### DATA EXCERPTS:
☆ ☆ ☆ ☆

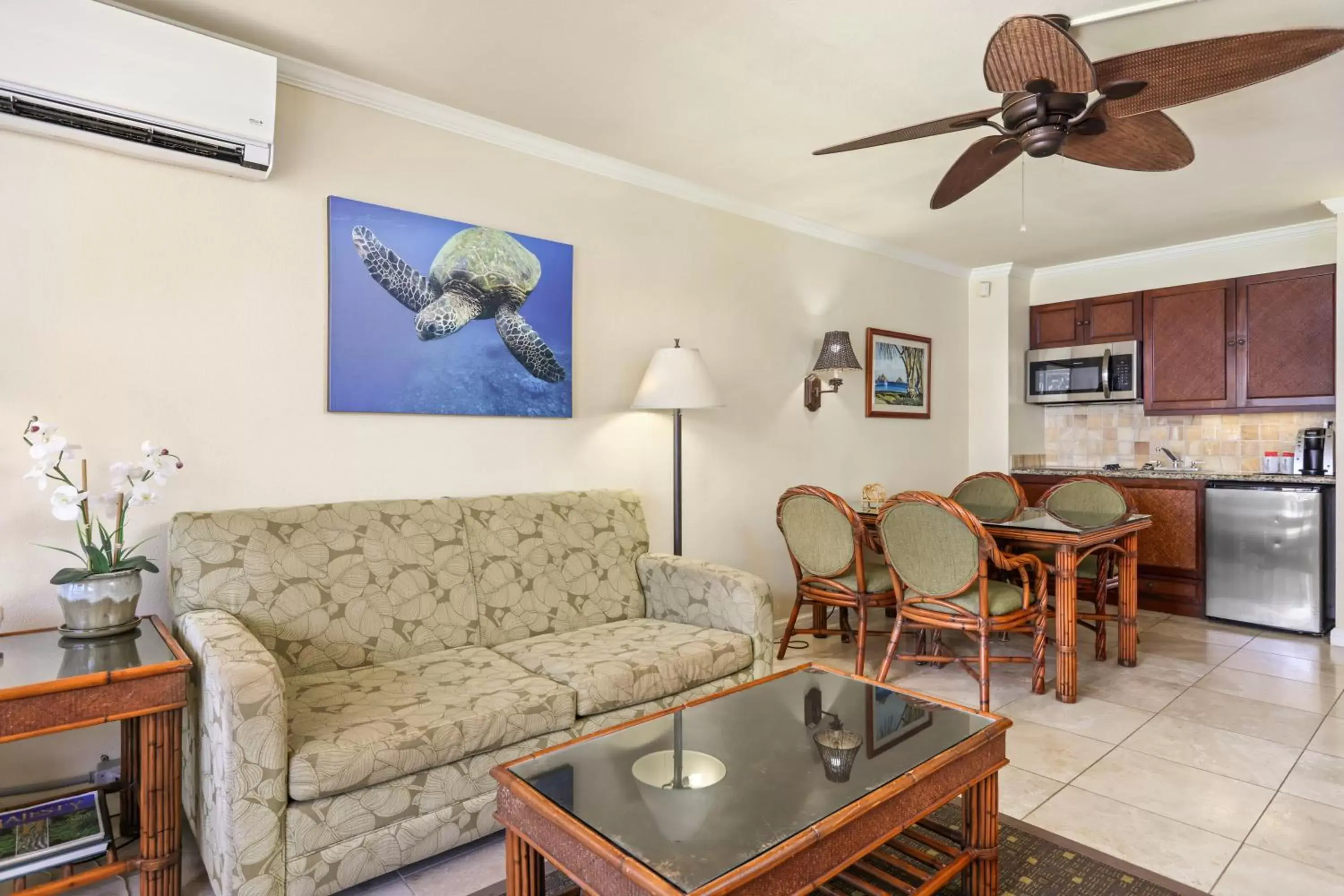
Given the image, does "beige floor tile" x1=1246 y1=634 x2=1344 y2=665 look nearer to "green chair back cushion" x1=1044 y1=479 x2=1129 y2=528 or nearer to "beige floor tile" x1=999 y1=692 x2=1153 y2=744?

☆ ☆ ☆ ☆

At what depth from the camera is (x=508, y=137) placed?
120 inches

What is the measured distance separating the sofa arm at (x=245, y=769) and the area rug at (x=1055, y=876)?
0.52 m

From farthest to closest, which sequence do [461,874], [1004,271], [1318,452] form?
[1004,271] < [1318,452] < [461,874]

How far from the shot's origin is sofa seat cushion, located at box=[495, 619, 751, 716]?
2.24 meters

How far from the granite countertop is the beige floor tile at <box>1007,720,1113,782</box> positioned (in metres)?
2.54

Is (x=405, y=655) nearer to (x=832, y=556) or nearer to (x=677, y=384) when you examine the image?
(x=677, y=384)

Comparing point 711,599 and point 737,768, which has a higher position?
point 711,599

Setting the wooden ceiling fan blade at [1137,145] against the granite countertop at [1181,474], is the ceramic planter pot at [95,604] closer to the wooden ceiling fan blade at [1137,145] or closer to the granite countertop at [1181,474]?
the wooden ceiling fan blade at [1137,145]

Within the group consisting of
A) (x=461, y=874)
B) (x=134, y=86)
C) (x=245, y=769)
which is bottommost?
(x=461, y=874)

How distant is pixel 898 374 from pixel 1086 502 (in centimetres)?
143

☆ ☆ ☆ ☆

### WRITTEN REQUEST:
Identify every line in the material above that contains the word "beige" and reproduce each such line in full.

### RESULT FOR THIS EXERCISE:
Given the image, does "beige floor tile" x1=1246 y1=634 x2=1344 y2=665 look nearer to "green chair back cushion" x1=1044 y1=479 x2=1129 y2=528 or nearer to "beige floor tile" x1=999 y1=692 x2=1153 y2=744?
How far from the granite countertop is the beige floor tile at <box>1007,720,1113,782</box> positioned (in metres)?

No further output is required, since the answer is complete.